Dean suspects the pandemic has merely sealed the deal for a generation not accustomed to sitting quietly to receive a show.
"Older generations were conditioned for this because, you know, church attendance was much higher and that experience was not unlike the experience of going to a movie theater," she says. "We're just not used to that any more."
After a year of casual movie-watching on the couch, Roberts at Screenland Armour thinks people may have finally realized how their cavalier treatment has shortchanged movies.
"We have what we think is a cinematic experience at our house, but it's not just about picture and sound. So much of going to the movies is the environment around you, the people around you, the oohs and ahs and screams and laughs," Roberts says. "You can't replicate that at home, no matter how hard you try."
He continues: "It is not the same experience because you could hit pause, right? You could pull out your phone. There's no rules. You could talk the entire time. And that ruins the entire experience. Going to the movies gives everything a fair chance. It makes you be quiet. It makes you focus. It's just like a rollercoaster ride, you can't stop what's happening, and that's so important."
Meanwhile, people are setting up outdoor movie theaters in backyards. The drive-in has gone from cult favorite to mainstream solution. People are organizing tweet-along screenings of favorite flicks, resulting in makeshift online "gatherings." The ability to fully customize a movie-watching experience may be hard to let go.
Greg Dedrick is the creator of a Kansas City movie podcast called Nerds of Nostalgia, built around live screenings where people geek out over their favorite 80s and 90s era movies. Dedrick says he's "socially awkward," explaining that if by some mistake he shows up at a party, his preferred move is to stand in a corner and play with animals.

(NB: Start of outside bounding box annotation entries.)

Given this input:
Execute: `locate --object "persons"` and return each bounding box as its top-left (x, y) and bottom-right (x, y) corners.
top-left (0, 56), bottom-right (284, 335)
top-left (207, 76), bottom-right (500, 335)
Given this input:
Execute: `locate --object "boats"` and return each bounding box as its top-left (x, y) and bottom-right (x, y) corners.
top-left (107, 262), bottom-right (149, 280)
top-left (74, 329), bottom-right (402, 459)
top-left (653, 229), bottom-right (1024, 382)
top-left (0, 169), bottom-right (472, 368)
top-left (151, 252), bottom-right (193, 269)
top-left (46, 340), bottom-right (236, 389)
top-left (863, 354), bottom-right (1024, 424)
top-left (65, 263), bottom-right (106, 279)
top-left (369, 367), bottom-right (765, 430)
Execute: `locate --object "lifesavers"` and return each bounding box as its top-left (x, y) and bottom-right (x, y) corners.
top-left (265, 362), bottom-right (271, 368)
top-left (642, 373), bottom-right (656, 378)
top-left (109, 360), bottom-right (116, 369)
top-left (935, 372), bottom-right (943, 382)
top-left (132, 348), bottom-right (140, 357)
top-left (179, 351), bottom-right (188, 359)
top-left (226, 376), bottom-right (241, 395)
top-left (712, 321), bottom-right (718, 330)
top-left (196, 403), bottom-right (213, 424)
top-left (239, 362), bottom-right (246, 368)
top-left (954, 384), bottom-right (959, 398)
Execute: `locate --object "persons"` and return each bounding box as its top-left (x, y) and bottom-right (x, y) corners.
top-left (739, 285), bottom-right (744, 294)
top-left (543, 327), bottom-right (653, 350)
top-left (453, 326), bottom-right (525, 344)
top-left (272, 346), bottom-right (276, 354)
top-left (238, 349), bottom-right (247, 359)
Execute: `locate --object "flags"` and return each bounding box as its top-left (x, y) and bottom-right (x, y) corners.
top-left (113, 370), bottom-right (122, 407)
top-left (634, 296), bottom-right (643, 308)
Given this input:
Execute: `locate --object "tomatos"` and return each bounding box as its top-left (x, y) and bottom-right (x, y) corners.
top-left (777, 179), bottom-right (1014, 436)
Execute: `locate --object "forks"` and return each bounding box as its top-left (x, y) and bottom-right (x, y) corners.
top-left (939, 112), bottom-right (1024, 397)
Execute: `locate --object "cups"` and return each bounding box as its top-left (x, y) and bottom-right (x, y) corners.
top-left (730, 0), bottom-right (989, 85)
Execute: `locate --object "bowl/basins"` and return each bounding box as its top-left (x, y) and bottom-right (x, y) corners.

"I realized that my true social interactions came from at work and in the theater. And then last year, around this time, when both of those were kind of taken away, it frightened me. It panicked me," he admits.
Dedrick is a die-hard fan who is actively championing his theater, Screenland Armour, because he realized last spring that he'd be crushed if he ever lost it permanently. But he's the one who leaves me with a thought that comforts me as I face the possibility that movie-going in the way I'm used to might not come back.
The thought is this: Movies are about making real the impossible. Anyone who loves the medium has to believe in that premise.
"I remember vividly my mom and I going back in 1983 opening day for Return of the Jedi," Dedrick says, reliving the moment when the theater went dark. "And then for those next two hours, I'm in a new world. I am somewhere that I never thought I could be."
So what if his movie theater closed? What if all the movie theaters closed?
Dedrick says he'd cry. But then he'd compose himself and figure out what's next, invoking a line from Jurassic Park.
Life finds a way. And movies, too, will find a way.